- [LISTED ENTRIES]
--------------------------------------------------

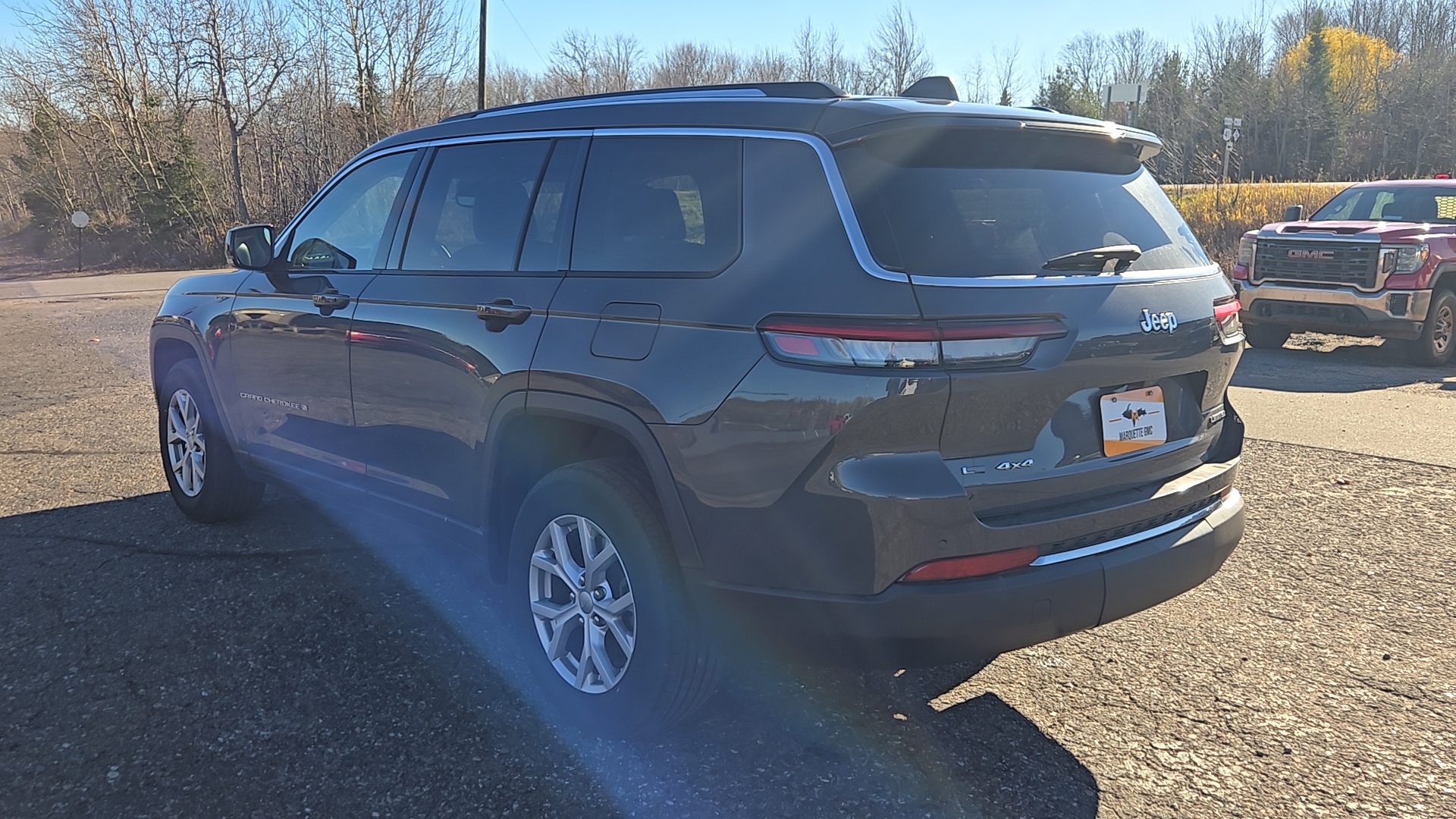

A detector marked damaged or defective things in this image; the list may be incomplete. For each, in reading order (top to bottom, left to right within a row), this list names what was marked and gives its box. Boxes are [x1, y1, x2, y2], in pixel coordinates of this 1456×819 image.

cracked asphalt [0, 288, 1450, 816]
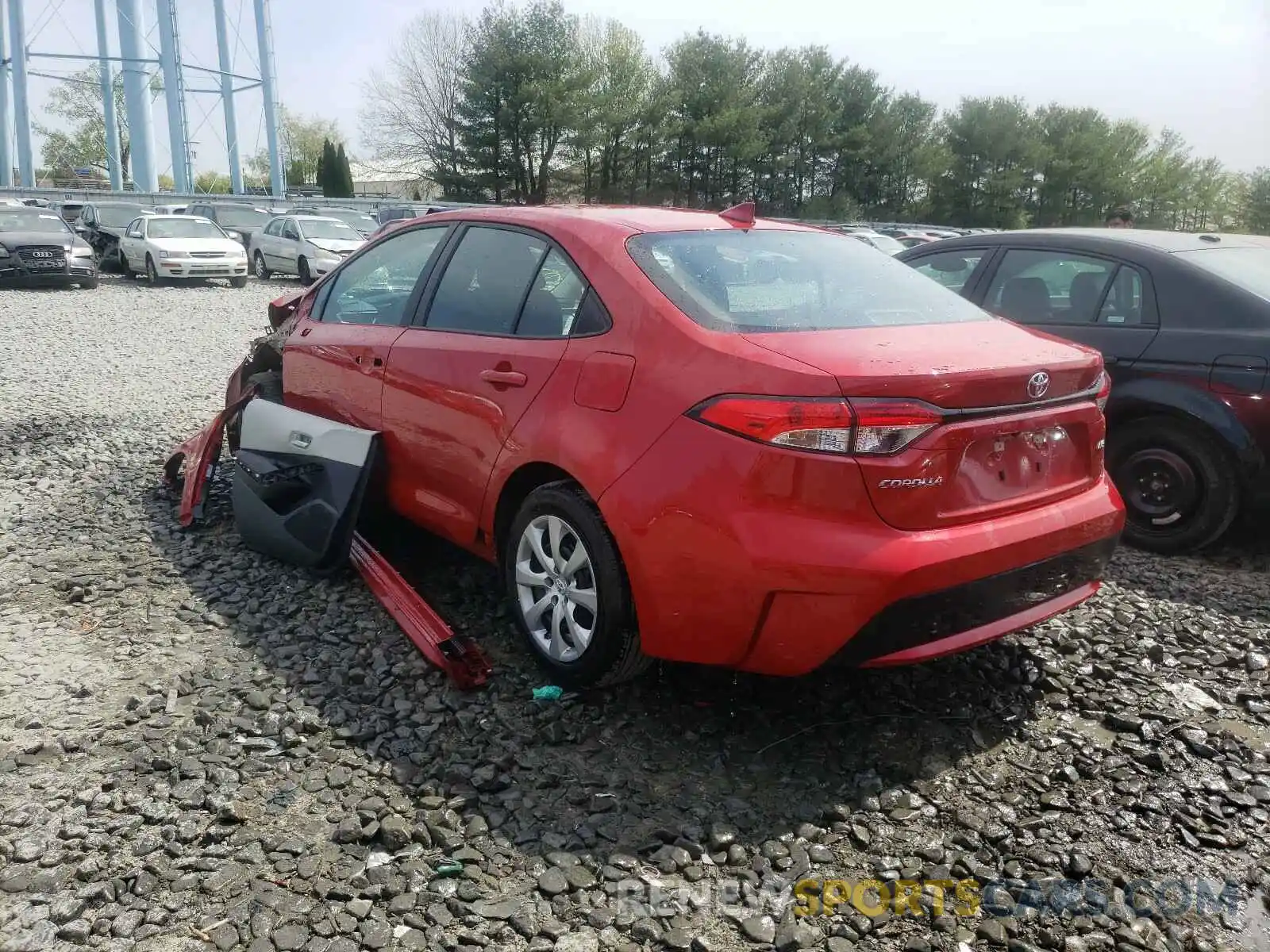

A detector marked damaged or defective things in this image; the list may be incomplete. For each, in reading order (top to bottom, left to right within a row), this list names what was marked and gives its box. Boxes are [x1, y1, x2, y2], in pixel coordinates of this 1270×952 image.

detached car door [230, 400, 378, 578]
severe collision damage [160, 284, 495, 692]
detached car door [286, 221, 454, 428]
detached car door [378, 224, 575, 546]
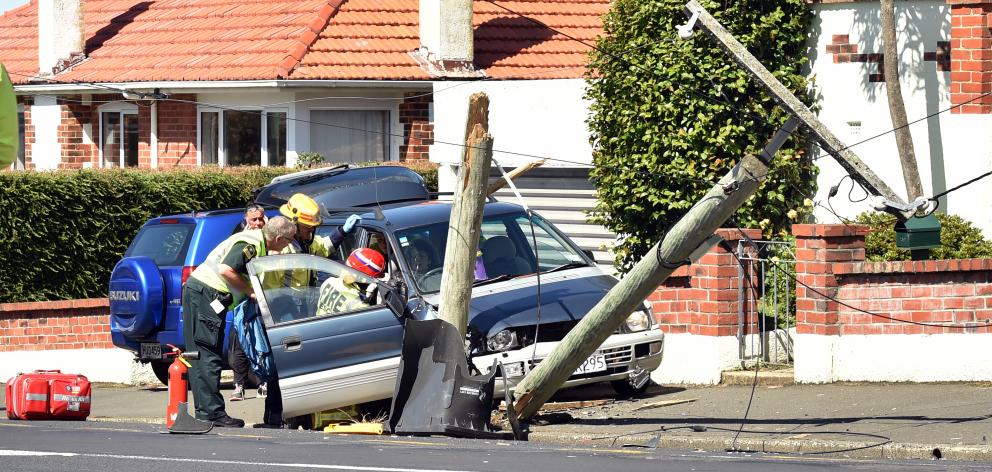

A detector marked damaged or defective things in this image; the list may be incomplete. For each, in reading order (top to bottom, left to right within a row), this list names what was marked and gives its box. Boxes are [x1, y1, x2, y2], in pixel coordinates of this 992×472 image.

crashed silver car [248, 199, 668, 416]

--------------------------------------------------

- [WHAT IS REQUIRED] Each line of the data is to be duplicated exactly; pictures stay out of the copy.

- [ANSWER TO THIS TASK]
A detector marked damaged or defective things in this image; the list may be incomplete. For each, in reading order (top to bottom, left to right within a row), this list names what was marked and gives its box. Boxes are [x1, y1, x2, y2], in pixel coordinates of this 1456×819 image.

cracked asphalt [0, 288, 1450, 816]

A detector marked damaged or defective things in this image; the list may be incomplete. For each, in reading order (top to bottom, left to right within a row), this list names what was marked and gives its box. Boxes are [x1, y1, x2, y2], in pixel coordinates of this 1270×952 image.

detached car door [230, 400, 378, 578]
severe collision damage [160, 284, 495, 692]
detached car door [286, 221, 454, 428]
detached car door [378, 224, 575, 546]

A detector marked damaged or defective things in this image; the list may be incomplete. For each, in reading order (top to bottom, left to right within a row), this list names what was marked and gives its box. Boxes are [x1, y1, x2, y2], in pixel coordinates of this 992×472 image.

crashed silver car [248, 199, 668, 416]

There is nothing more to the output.